Artificial Intelligence

Min Read

Cracking the challenge of unstructured medical text

Matanya Hatan

Published On

June 1, 2020

Natural Language Processing (NLP) is a technology built to help computers understand human language. Many advances have been made in recent years as artificial intelligence research has intersected with NLP. Today, NLP is used for a wide range of applications like translation, voice assistants, document classification, and more.

At DigitalOwl, we have harnessed NLP's capabilities into the world of "medical insurance", helping Underwriters and Claim Analysts assess applicants’ and insureds' medical records. With advanced algorithms, we can identify all meaningful information in medical documents (medical conditions, dates, body parts, treatments, outcomes, etc.). Just as important, we can extract pertinent non-medical phrases that are critical to understanding the full context of the subject’s medical history specifically for insurance purposes (return to work, ADLs, restrictions, and limitations, etc.).

As pioneers in applying NLP in the insurance industry, we face many unique challenges that arise from the integration of NLP and medical information like the variety of writing-styles of different physicians and the amount of information in each case.

This article focuses on the fascinating solution we’ve developed for understanding the context of words in a medical document: Analyzing the position of words in the document.

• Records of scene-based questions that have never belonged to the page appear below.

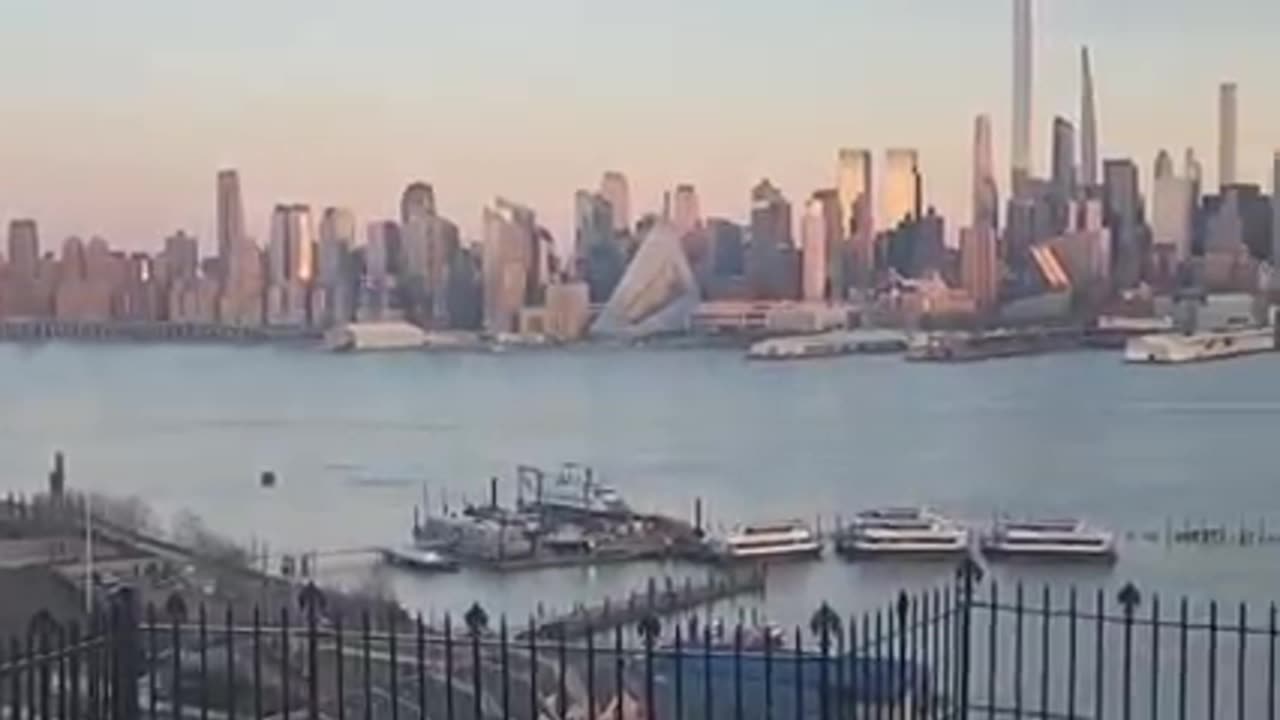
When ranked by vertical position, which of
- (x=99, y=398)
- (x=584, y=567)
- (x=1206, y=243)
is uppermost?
(x=1206, y=243)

The meaning of the position of words in a sentence:

The order of words in the sentence matter. Different orders of the same words generate different meanings. The set of words: I / Like / Do / Not / Why / Trips can have a positive or negative meaning when you change the orders of the words:

"Why do I not like trips?" -Vs.- "I do like trips, why not?"

Imagine that you come home after a long working day, and your partner says "You seem to have gone through a hard day, you deserve a long rest," but the words are mixed, and instead you hear "You seem to have gone through a long day of rest, you deserve hard work."

In all NLP tasks, the form in which the text is analyzed is in the form of a sequence. That means that every word has a number. The computer goes through the text line by line without considering the page structure at all.

The meaning of the position of words on the page:

To understand the text, mainstream NLP models index each word using a simple sequence. For example, the top left word is “1”, the next word to the right is “2”, and so forth, line by line.

But this isn’t good enough. As humans, when we read a document, we not only scan the text from left to right, but our brain also directs us to "strategic" places on the page, searching for familiar patterns.

For example, in medical records, the date in one of the top corners of the page is usually the visit date (even if there are few dates in the text), and the name in the top right corner is often the hospital name.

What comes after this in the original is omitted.